Chapitre 3Le Manoir de Villeneuve


Lilian Kane

Lilian s’arrêta juste devant la grille rouillée du domaine de Villeneuve, son souffle suspendu dans l’air frais du matin. La clé ancienne reposait dans sa main, froide et lourde, et semblait vibrer d’une énergie latente, comme si elle portait en elle la mémoire de tout ce qui s’était passé derrière ces murs. La grille était à moitié ouverte, son battant droit poussé par le vent, grinçant légèrement, un son qui semblait incongru dans cette paix matinale. Ce grincement, accompagné du bruissement des feuilles des cyprès, évoquait un avertissement sourd, une hésitation que Lilian ressentit sans pouvoir en définir l’origine.

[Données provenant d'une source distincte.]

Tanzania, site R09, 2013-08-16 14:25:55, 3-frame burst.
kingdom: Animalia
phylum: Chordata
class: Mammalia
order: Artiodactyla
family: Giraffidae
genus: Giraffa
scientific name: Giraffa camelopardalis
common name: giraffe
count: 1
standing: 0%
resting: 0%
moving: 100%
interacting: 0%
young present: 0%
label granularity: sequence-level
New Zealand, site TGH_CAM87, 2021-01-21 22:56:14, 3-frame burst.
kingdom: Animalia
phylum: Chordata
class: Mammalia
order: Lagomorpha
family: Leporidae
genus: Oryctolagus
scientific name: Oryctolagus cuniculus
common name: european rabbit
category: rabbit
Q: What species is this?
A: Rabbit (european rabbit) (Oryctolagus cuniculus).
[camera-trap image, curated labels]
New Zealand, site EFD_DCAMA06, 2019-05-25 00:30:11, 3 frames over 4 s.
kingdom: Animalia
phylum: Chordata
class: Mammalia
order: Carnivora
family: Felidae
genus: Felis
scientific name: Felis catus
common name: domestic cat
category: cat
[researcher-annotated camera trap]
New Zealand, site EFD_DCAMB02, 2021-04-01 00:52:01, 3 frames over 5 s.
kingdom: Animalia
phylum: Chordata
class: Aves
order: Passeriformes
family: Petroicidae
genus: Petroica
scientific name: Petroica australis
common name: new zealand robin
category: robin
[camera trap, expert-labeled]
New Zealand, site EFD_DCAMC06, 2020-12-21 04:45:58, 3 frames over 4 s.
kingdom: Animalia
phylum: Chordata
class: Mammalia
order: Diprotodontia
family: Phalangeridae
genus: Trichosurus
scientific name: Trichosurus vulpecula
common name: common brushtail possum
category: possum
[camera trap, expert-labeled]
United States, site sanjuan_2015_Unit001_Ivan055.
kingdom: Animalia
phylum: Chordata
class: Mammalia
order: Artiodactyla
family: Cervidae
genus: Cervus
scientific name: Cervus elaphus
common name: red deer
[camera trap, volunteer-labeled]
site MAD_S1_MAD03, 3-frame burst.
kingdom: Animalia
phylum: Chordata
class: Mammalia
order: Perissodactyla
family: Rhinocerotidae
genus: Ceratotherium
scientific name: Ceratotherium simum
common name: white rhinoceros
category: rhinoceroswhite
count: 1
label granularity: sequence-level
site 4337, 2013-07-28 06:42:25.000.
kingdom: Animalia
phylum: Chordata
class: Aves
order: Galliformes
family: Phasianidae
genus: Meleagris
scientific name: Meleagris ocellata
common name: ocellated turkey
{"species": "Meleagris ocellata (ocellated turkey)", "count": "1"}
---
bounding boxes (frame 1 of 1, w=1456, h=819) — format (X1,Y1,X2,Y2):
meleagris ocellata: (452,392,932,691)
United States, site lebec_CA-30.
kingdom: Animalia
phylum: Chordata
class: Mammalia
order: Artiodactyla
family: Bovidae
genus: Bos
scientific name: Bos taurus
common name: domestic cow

Au-delà, un chemin de gravier envahi par des herbes folles serpentait jusqu’à une bâtisse immense et imposante dont l’ombre pesait lourdement sur le paysage.

Le manoir.

Chaque pas sur le gravier semblait amplifier le silence autour d’elle. Les cigales, si bruyantes quelques instants plus tôt lorsqu’elle avait traversé les collines, s’étaient tues comme par respect pour ce lieu. Lilian s’arrêta à mi-chemin, levant les yeux vers la maison qui dominait la clairière. Ses murs en pierre calcaire, tachés par le temps, semblaient presque vivants dans la lumière dorée du matin. Les volets bleu délavé pendaient de travers, et certaines fenêtres étaient si poussiéreuses qu’elles renvoyaient à peine un éclat de verre. Pourtant, malgré son état délabré, le manoir imposait une grandeur indéniable, comme s’il refusait de céder totalement au passage des ans.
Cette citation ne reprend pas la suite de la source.